**To-do item A**
Repeat, word for word, the stretch from "Television and the" through "1972, Hall: 1980)" in the passage on media and television.

**Page text**
━━━━

The economic function of the media is "to make money." Whether the media can achieve this by increasing the size of the audience without maximizing the satisfaction of the audience is a subject of inquiry by itself. This line of inquiry is also pursued in a different way by those who look at needs-goals or needs-gratification theorists.

Eliot (1996) is critical of some of the uses and gratification studies on the ground that the various media and the consumption behaviors associated with them are already socially stratified. Differences in tastes, reported consumption behavior, or needs-goal can be related to social class and similar variables. As far as television is concerned, Eliot argues, it is reported behavior, not actual behavior, which differs along this dimension.

Television and the Concept of `Preferred Meanings'

Some studies ? notably those of Parkin and Hall, on television show the power of television to construct its preferred meanings on the viewers. (Parkin: 1972, Hall: 1980)

Ethnologists like Morley (1981) point to the viewer's ability to make own meanings. Words do not have meaning, people have. Similarly, pictures also may carry different meanings to different people. Psychologists use thematic apperception tests to understand the psyche of people. Socialisation processes facilitate or inhibit people to be comfortable with the things they are exposed to. As such, it can be said that the same television programme can be received in different ways by different people.

━━━━

**Listed records**
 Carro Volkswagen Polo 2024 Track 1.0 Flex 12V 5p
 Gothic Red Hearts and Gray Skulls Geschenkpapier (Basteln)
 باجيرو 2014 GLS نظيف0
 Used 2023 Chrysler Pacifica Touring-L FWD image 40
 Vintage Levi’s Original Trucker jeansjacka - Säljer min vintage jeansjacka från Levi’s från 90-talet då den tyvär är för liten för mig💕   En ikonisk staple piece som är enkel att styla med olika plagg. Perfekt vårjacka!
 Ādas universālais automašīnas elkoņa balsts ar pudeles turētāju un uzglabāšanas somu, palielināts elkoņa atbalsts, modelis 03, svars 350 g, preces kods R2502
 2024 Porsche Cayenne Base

━━━━

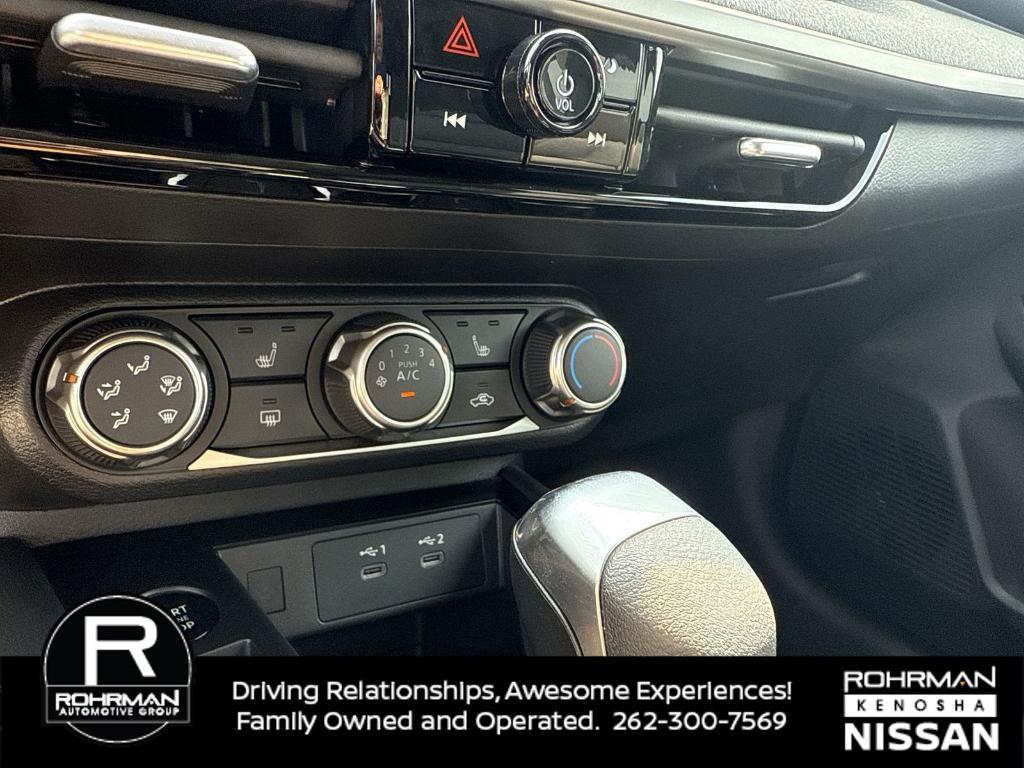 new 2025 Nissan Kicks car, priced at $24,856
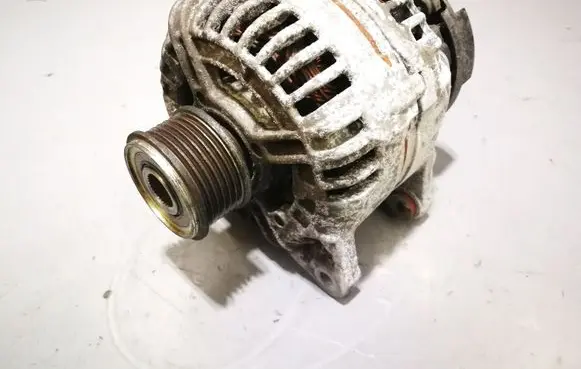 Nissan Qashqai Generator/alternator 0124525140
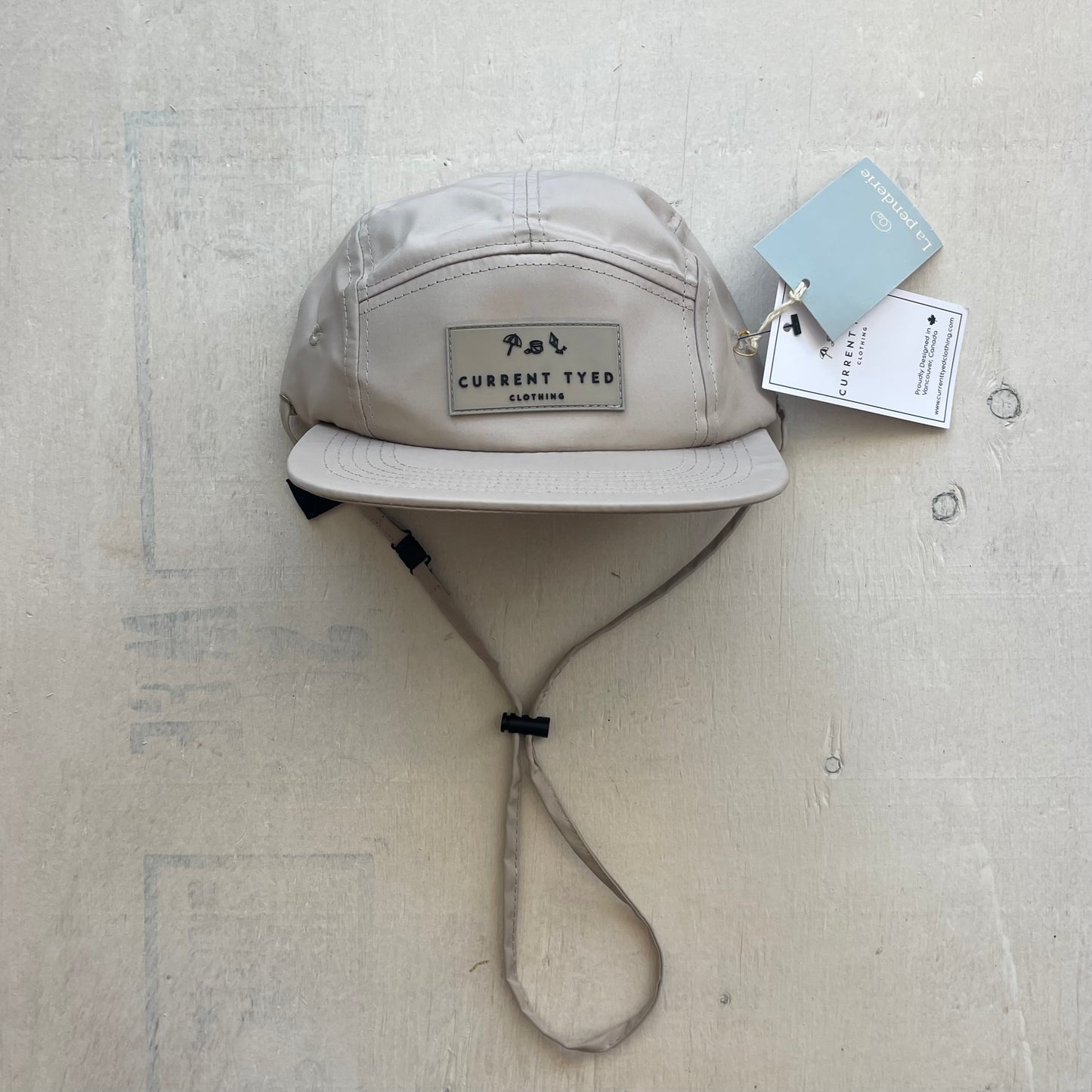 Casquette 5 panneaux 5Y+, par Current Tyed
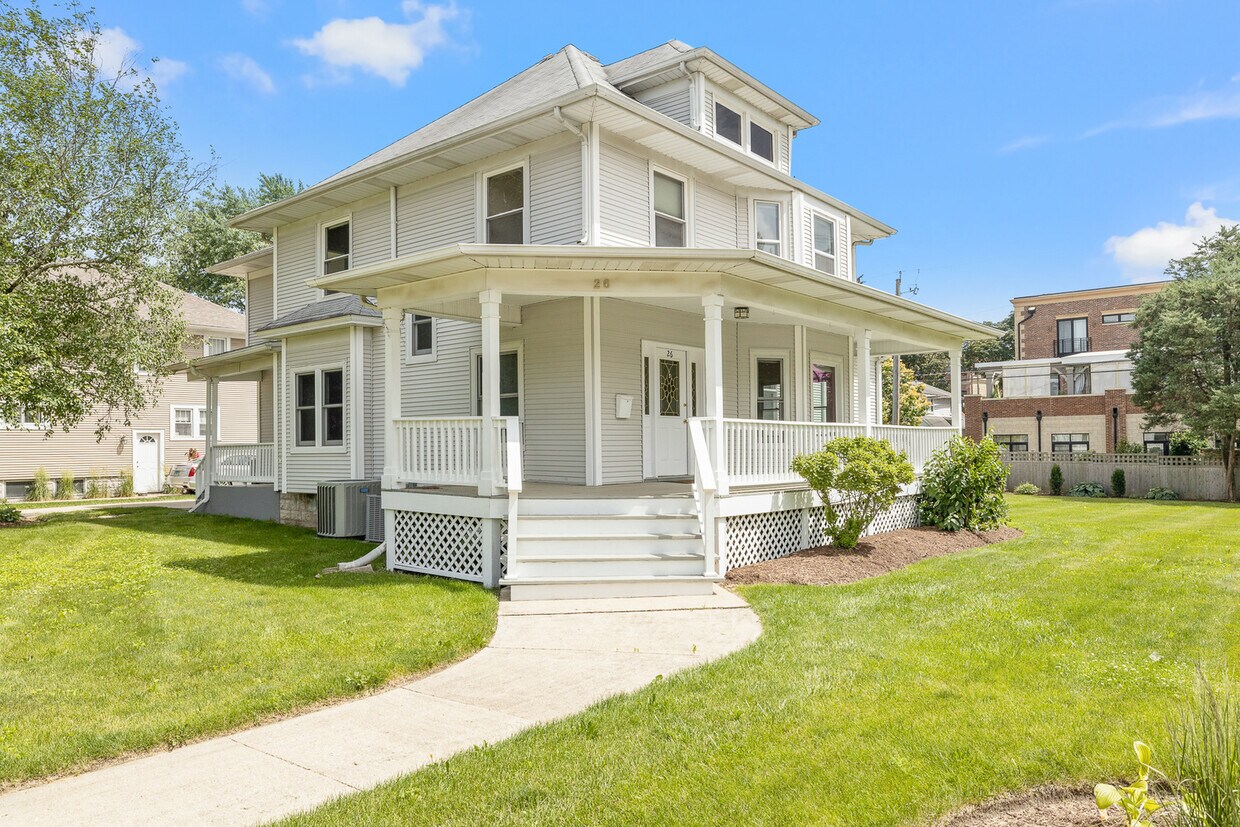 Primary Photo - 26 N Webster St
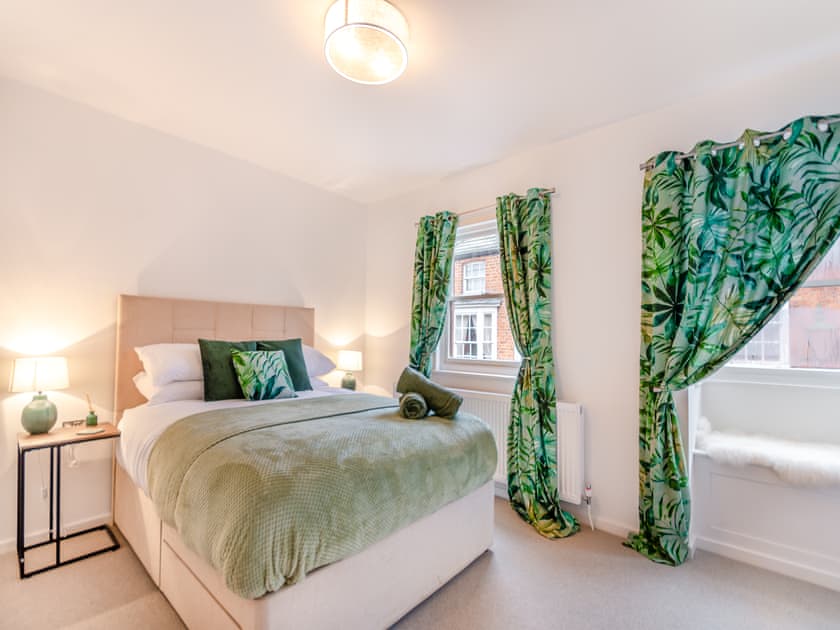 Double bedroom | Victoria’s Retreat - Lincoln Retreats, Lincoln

━━━━

**To-do item B**
Transcribe the rows from the one that contains "new 2025 Nissan Kicks car, priced at $24,856" through the one that contains "Double bedroom |", and leave the pictures out of your answer.

**Response box A**
Television and the Concept of `Preferred Meanings'

Some studies ? notably those of Parkin and Hall, on television show the power of television to construct its preferred meanings on the viewers. (Parkin: 1972, Hall: 1980)

**Response box B**
 new 2025 Nissan Kicks car, priced at $24,856
 Nissan Qashqai Generator/alternator 0124525140
 Casquette 5 panneaux 5Y+, par Current Tyed
 Primary Photo - 26 N Webster St
 Double bedroom | Victoria’s Retreat - Lincoln Retreats, Lincoln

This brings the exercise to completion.